John saw that Marie, the sandwich lady, was crying now, tears rolling down her face. Falling to the floor of the van, they would collect and fill up the world. He wanted to tell her everything. He wanted to get on his knees before her and confess all of his sins. He wanted to rest his head in her lap, feel her fingers combing through his hair, and hear her softly singing. Hush, hush, she would sing, everything will be fine in the morning. He wanted to tell her about the desert. He wanted to give her a gift for all that she had done.
“John,” said Marie, wanting him to speak. She could see him standing at the protest powwow, not wanting to owl dance, but forced into it by tradition. She could see him, with golf club in hand, standing over Wilson and the cab driver, then curled into the smallest possible version of himself as those white boys punched and kicked him. John looked at her, through her. Marie felt a sudden rush of heat. She could smell smoke. She could see an empty landscape, golden sand, blue sky, a series of footprints leading toward the horizon. She could see the dark figure of a man in the distance. He grew smaller and smaller. No matter how far or fast she ran, Marie knew that she could never catch him.
“Hey, man,” said Boo, trying to break the tension in the truck. The other Indians were silent and still.

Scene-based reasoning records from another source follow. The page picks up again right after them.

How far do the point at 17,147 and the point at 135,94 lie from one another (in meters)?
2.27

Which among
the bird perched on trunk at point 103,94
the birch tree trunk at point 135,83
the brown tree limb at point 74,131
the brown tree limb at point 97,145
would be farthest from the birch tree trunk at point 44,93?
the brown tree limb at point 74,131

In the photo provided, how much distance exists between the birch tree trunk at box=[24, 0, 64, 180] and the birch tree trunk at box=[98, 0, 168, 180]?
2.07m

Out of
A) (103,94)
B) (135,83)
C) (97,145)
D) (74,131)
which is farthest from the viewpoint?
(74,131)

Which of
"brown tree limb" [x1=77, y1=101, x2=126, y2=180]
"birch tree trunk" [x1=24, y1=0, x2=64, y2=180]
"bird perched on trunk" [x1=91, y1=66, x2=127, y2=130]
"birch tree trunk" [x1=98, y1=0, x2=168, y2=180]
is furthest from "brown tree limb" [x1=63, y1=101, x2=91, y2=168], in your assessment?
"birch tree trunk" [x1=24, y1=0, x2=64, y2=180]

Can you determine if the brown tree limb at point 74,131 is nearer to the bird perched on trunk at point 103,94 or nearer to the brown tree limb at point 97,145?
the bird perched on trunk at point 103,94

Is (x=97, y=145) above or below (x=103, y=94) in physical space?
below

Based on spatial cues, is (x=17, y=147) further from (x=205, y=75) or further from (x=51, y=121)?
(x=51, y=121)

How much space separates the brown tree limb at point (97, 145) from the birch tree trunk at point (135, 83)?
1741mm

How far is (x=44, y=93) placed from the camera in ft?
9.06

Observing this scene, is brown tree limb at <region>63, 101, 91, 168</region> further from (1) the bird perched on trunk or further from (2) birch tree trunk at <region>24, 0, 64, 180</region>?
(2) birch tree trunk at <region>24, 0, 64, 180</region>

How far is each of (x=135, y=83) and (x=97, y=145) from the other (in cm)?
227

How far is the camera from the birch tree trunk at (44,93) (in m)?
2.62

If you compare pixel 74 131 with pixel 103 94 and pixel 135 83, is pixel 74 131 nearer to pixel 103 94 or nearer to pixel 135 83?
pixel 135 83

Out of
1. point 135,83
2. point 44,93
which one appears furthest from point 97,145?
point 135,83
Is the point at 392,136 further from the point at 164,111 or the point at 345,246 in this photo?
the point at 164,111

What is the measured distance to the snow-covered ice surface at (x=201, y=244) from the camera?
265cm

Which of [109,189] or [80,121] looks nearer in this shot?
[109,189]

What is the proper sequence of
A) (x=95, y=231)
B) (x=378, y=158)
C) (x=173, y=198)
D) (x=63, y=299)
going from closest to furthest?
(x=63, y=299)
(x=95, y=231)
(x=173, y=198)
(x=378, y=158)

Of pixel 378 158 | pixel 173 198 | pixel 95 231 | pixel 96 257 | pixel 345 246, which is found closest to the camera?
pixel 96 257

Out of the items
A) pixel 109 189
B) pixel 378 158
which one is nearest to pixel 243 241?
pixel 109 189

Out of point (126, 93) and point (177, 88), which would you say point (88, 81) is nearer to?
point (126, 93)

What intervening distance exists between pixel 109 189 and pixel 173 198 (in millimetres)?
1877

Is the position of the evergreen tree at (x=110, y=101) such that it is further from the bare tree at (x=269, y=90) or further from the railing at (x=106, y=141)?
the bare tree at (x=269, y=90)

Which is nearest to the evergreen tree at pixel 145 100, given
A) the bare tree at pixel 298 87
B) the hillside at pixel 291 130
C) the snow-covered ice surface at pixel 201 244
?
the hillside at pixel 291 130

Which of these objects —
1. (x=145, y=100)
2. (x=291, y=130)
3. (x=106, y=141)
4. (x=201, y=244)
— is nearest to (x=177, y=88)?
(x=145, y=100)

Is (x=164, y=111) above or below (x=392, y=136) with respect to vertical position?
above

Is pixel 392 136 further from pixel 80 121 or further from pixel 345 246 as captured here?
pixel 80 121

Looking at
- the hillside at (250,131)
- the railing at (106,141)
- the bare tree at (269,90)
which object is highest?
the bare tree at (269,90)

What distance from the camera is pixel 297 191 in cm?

John turned toward Boo, who could see the emptiness in the big Indian’s eyes.
“Hey, come on,” said Boo and offered John a sandwich. It was a small and ridiculous gesture.

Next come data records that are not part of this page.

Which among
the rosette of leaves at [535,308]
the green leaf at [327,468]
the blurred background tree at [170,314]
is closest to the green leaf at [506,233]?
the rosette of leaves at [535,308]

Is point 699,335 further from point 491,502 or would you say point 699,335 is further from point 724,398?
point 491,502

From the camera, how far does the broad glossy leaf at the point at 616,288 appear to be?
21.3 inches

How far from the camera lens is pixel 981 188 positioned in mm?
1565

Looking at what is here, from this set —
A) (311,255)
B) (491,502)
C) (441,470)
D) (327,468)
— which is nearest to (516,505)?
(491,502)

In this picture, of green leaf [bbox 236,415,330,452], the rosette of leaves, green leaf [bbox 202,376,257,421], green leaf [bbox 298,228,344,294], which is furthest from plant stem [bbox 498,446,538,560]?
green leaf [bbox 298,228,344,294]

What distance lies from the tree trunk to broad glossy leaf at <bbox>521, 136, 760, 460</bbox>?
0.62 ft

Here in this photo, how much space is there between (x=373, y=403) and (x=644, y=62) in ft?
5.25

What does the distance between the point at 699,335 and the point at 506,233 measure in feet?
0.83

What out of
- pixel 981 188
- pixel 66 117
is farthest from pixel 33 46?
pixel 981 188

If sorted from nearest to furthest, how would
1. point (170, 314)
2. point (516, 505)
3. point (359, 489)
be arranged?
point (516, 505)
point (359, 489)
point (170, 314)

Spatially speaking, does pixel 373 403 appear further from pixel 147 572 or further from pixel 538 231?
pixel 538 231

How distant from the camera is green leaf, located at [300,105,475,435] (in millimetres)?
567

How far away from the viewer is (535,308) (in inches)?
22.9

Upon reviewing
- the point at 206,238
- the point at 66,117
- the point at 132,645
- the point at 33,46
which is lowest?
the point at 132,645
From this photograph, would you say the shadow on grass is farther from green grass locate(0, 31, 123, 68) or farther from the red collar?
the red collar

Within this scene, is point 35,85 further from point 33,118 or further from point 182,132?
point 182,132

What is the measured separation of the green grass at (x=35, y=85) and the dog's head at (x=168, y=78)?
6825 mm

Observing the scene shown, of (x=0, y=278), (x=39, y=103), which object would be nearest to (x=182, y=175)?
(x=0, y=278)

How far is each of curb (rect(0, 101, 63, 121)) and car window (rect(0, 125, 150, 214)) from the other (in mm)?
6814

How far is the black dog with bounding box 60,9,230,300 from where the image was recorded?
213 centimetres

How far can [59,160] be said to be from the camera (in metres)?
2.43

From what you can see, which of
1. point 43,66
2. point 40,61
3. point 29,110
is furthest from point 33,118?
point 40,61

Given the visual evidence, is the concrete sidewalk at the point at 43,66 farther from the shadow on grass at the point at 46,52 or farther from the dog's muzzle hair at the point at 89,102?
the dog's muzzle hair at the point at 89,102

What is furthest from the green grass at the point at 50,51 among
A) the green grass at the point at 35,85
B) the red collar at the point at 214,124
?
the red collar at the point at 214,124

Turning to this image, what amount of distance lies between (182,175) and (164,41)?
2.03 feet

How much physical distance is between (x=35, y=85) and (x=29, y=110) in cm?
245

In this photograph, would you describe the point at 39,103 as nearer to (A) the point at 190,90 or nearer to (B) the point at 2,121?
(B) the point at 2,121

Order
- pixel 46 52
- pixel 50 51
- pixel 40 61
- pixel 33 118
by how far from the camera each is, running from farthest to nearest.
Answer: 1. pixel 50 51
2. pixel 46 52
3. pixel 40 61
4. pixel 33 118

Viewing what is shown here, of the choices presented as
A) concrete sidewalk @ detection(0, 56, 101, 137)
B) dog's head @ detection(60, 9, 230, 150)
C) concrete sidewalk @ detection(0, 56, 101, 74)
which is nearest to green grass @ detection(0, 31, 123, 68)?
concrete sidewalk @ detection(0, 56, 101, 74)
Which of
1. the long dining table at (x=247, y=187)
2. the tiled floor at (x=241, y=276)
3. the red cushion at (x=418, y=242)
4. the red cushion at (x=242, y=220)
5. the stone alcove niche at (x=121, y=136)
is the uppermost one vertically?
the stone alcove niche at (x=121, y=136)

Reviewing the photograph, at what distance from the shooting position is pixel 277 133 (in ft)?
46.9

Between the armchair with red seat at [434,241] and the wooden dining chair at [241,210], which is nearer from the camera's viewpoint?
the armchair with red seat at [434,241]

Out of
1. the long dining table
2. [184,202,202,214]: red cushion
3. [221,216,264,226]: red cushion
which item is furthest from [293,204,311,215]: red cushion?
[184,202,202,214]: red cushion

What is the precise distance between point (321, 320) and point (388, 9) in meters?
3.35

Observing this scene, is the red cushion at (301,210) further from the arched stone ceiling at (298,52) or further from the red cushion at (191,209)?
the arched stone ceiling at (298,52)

John looked at the sandwich. He looked at the crippled white man, who had lost almost everything. He had lost his family, his home, his country, the use of his legs.
“Here,” Boo said again and held the sandwich closer to John.
“John,” said Marie, wanting John to accept Boo’s gift.
John heard Marie’s voice in the distance. He looked at the sandwich, that small offering. He closed his eyes and imagined his birth.
John hears the slight whine of machinery. He hears gunfire. Explosions. A bird cry. The machine closer now and louder. The whomp-whomp of blades as the helicopter descends. John hears it land on the pavement outside the van. John closes his eyes and sees the man in the white jumpsuit running across the pavement, holding a bundle of blankets in his arms. The white jumpsuit man wears a white helmet and visor that hides his face. Another white man and woman wait at the end of the street. They huddle together beneath a huge umbrella. The helicopter brings the rain. The man in the white jumpsuit holds the baby in his arms. Swaddled in blankets, the baby is warm and terrified. Beneath the umbrella, the man and woman wait. He is a handsome man, pale-skinned and thin. He grimaces, tries to smile, then grimaces again, awkwardly, as if the smile were somehow painful. She is a beautiful large-breasted woman with ivory skin and clear eyes. The man in the white jumpsuit runs to the man and woman beneath the umbrella, and offers them the baby swaddled in blankets. The baby is small, just days from birth, and brown-skinned, with a surprisingly full head of black hair. The white woman takes the baby and holds him to her empty breast. The baby suckles air. The white man pulls his wife closer beneath their shared umbrella. He tries to smile. The man in the white jumpsuit turns and runs back to the helicopter. He gives the pilot a thumbs-up and the chopper carefully ascends, avoiding power lines and telephone poles.
John opened his eyes and looked around the sandwich van. Everybody was quiet and still, waiting for him to speak or move. John, feeling unworthy and too ill to be healed, looked again at Boo’s small offering. Bread, blood. John could hear the helicopter floating away.